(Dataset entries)
============

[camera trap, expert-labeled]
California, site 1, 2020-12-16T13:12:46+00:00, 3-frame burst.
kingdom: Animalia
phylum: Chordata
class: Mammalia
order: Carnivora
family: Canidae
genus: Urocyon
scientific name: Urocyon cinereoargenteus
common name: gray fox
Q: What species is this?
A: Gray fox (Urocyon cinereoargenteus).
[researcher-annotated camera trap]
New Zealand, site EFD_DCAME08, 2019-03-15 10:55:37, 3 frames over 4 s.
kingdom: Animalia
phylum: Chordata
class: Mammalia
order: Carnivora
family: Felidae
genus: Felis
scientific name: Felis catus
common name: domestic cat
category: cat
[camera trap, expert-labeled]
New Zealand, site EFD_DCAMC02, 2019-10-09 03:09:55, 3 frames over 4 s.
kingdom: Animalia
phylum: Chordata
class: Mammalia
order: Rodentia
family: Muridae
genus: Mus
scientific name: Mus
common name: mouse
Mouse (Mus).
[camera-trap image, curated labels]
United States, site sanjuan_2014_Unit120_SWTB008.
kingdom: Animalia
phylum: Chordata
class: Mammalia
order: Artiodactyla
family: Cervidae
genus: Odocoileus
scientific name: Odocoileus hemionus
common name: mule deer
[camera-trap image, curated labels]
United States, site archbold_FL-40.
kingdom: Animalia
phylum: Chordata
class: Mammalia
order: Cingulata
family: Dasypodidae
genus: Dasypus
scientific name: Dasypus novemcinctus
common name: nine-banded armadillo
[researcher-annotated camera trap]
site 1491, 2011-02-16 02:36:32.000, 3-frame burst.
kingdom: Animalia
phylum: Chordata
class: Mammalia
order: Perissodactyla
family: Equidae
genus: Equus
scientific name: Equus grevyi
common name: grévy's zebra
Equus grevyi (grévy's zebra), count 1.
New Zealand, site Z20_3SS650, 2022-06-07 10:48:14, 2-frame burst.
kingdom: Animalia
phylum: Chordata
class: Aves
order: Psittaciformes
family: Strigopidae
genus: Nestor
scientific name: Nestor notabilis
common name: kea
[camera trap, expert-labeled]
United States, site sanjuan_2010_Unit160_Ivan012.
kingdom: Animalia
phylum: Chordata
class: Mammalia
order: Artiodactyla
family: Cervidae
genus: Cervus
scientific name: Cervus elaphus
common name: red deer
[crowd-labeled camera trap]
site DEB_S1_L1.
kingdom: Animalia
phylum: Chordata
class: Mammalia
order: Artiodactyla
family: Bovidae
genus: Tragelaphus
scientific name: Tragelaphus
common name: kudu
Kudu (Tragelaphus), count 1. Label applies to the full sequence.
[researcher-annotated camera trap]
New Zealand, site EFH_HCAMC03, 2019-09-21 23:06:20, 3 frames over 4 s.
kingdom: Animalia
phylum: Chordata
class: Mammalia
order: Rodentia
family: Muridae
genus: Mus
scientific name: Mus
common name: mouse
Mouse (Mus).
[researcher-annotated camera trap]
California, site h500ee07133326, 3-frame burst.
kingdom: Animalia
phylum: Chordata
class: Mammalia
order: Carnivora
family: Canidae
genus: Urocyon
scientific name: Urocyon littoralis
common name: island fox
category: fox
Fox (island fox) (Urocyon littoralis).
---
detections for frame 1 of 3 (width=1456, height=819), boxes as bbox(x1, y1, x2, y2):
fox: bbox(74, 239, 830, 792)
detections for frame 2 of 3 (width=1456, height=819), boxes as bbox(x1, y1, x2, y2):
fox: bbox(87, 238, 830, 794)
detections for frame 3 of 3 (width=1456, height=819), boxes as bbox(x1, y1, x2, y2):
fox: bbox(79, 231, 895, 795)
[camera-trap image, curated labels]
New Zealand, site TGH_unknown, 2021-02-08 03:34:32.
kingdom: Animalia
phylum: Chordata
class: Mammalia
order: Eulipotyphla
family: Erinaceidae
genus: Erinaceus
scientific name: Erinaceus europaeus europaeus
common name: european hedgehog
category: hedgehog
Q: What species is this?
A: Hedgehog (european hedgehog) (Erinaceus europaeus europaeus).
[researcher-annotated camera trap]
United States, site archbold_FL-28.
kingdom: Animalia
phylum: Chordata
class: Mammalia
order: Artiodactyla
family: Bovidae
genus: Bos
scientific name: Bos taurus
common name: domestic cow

============

[Exercise instructions]
Exactly as they stand, please print the lines from the first line of the records above down to the line that includes "[crowd-labeled camera trap]", both of those included and no others.

[Response]
[camera trap, expert-labeled]
California, site 1, 2020-12-16T13:12:46+00:00, 3-frame burst.
kingdom: Animalia
phylum: Chordata
class: Mammalia
order: Carnivora
family: Canidae
genus: Urocyon
scientific name: Urocyon cinereoargenteus
common name: gray fox
Q: What species is this?
A: Gray fox (Urocyon cinereoargenteus).
[researcher-annotated camera trap]
New Zealand, site EFD_DCAME08, 2019-03-15 10:55:37, 3 frames over 4 s.
kingdom: Animalia
phylum: Chordata
class: Mammalia
order: Carnivora
family: Felidae
genus: Felis
scientific name: Felis catus
common name: domestic cat
category: cat
[camera trap, expert-labeled]
New Zealand, site EFD_DCAMC02, 2019-10-09 03:09:55, 3 frames over 4 s.
kingdom: Animalia
phylum: Chordata
class: Mammalia
order: Rodentia
family: Muridae
genus: Mus
scientific name: Mus
common name: mouse
Mouse (Mus).
[camera-trap image, curated labels]
United States, site sanjuan_2014_Unit120_SWTB008.
kingdom: Animalia
phylum: Chordata
class: Mammalia
order: Artiodactyla
family: Cervidae
genus: Odocoileus
scientific name: Odocoileus hemionus
common name: mule deer
[camera-trap image, curated labels]
United States, site archbold_FL-40.
kingdom: Animalia
phylum: Chordata
class: Mammalia
order: Cingulata
family: Dasypodidae
genus: Dasypus
scientific name: Dasypus novemcinctus
common name: nine-banded armadillo
[researcher-annotated camera trap]
site 1491, 2011-02-16 02:36:32.000, 3-frame burst.
kingdom: Animalia
phylum: Chordata
class: Mammalia
order: Perissodactyla
family: Equidae
genus: Equus
scientific name: Equus grevyi
common name: grévy's zebra
Equus grevyi (grévy's zebra), count 1.
New Zealand, site Z20_3SS650, 2022-06-07 10:48:14, 2-frame burst.
kingdom: Animalia
phylum: Chordata
class: Aves
order: Psittaciformes
family: Strigopidae
genus: Nestor
scientific name: Nestor notabilis
common name: kea
[camera trap, expert-labeled]
United States, site sanjuan_2010_Unit160_Ivan012.
kingdom: Animalia
phylum: Chordata
class: Mammalia
order: Artiodactyla
family: Cervidae
genus: Cervus
scientific name: Cervus elaphus
common name: red deer
[crowd-labeled camera trap]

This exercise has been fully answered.